Sanzioni alla Russia: efficaci o solo chiacchiere?
Nel febbraio 2022, il mondo ha assistito con orrore all'invasione dell'Ucraina da parte della Russia. Una delle risposte immediate dell'Occidente è stata quella di imporre drastiche sanzioni economiche alla Russia, con l'obiettivo di colpire la sua economia e costringere Putin a ritirare le sue truppe. Tra le misure più eclatanti proposte vi era il taglio dei collegamenti bancari con la Russia, un colpo che si pensava avrebbe avuto un impatto devastante sul sistema finanziario del paese.
Tuttavia, a più di un anno di distanza, un'analisi del Financial Times rivela una realtà ben diversa. Le sette principali banche europee che operavano in Russia - Raiffeisen Bank International, Unicredit, Ing, Commerzbank, Deutsche Bank, OTP e Intesa Sanpaolo - hanno registrato un profitto combinato di oltre 3 miliardi di euro nel 2023. Una cifra tripla rispetto a quanto guadagnato nel 2021.

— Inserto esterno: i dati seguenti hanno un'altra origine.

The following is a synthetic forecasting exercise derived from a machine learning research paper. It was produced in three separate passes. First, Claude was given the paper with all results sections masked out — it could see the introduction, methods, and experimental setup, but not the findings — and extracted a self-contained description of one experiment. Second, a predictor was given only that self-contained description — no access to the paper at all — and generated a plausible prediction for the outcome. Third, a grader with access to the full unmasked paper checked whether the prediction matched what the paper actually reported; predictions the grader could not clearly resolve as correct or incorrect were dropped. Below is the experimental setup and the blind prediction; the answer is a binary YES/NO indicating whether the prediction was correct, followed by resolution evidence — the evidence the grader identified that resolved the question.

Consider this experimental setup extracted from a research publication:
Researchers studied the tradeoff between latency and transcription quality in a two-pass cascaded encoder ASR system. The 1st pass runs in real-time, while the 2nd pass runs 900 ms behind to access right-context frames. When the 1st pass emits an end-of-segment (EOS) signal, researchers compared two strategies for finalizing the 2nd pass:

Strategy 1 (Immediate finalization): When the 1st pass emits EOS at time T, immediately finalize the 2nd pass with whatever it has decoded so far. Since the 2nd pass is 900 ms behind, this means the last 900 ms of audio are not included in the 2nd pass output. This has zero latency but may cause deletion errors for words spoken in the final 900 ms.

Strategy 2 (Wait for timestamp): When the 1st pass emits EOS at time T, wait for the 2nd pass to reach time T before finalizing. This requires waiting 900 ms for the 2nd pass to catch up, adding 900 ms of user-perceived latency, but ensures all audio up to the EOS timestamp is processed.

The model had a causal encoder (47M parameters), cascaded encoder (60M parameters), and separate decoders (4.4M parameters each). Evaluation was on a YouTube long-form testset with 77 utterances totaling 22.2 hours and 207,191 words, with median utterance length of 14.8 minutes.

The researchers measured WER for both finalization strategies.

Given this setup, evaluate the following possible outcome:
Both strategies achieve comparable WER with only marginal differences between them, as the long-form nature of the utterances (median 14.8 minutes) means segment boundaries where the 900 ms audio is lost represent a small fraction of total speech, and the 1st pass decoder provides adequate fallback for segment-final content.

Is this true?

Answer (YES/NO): NO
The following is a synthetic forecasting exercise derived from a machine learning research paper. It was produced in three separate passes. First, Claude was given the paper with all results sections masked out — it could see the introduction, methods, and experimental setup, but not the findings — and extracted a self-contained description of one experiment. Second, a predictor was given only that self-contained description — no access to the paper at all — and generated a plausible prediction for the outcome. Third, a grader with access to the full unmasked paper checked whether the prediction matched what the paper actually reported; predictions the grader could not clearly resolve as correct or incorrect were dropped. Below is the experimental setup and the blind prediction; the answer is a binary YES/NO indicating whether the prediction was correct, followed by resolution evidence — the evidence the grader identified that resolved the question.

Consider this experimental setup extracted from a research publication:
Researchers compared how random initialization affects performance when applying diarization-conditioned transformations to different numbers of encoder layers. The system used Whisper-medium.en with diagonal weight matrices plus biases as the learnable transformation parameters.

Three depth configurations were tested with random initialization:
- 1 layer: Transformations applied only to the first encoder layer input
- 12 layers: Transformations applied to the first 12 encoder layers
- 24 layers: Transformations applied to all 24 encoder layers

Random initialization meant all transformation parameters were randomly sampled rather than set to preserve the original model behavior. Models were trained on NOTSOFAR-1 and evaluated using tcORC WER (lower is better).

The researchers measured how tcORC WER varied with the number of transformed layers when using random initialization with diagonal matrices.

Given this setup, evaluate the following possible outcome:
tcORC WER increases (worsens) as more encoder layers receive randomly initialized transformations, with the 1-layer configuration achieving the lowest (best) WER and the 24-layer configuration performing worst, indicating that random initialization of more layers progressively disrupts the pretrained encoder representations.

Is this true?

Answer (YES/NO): YES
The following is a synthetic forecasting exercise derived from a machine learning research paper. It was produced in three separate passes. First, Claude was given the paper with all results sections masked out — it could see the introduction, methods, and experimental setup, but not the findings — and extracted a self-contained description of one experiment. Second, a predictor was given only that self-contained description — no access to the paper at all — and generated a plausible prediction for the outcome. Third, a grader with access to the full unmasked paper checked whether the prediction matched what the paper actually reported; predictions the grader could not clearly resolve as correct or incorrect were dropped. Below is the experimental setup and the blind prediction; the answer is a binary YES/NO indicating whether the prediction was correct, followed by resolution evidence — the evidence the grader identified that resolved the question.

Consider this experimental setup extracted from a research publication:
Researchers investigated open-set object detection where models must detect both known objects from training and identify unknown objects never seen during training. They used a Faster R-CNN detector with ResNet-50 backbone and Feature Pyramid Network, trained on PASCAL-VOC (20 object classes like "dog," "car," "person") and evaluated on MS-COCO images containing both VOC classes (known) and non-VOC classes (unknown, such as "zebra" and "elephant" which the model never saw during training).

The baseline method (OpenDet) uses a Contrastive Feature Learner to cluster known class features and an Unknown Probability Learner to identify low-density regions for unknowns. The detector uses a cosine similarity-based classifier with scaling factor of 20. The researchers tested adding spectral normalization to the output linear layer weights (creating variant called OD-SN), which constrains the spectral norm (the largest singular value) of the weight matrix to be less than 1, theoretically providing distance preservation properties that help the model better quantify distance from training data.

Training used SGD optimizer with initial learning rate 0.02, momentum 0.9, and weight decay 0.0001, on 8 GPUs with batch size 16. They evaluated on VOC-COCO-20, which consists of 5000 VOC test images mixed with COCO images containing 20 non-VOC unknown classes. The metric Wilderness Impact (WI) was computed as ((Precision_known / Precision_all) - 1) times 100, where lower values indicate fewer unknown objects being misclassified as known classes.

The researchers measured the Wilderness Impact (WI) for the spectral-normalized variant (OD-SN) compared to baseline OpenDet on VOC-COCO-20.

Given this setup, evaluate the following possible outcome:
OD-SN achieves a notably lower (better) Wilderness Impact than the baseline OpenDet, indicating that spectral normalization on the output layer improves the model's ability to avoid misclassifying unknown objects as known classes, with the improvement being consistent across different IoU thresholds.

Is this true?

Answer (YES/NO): NO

Questi dati mettono in seria discussione l'efficacia delle sanzioni imposte alla Russia perché non sembrano aver raggiunto l'obiettivo di paralizzare il sistema finanziario del paese e costringere Putin a cambiare rotta.
La ragguardevole crescita dei profitti delle banche europee in Russia solleva grandi interrogativi sull'approccio adottato finora e anche sulla retorica dell'ex primo ministro Draghi a proposito di sanzioni ("ci chiediamo se il prezzo del gas possa essere scambiato con la pace") e di vittoria dell'Ucraina in guerra.
La Nato manderà una letterina alle banche europee? E Draghi scriverà un articoletto di analisi critica sugli errori del suo operato?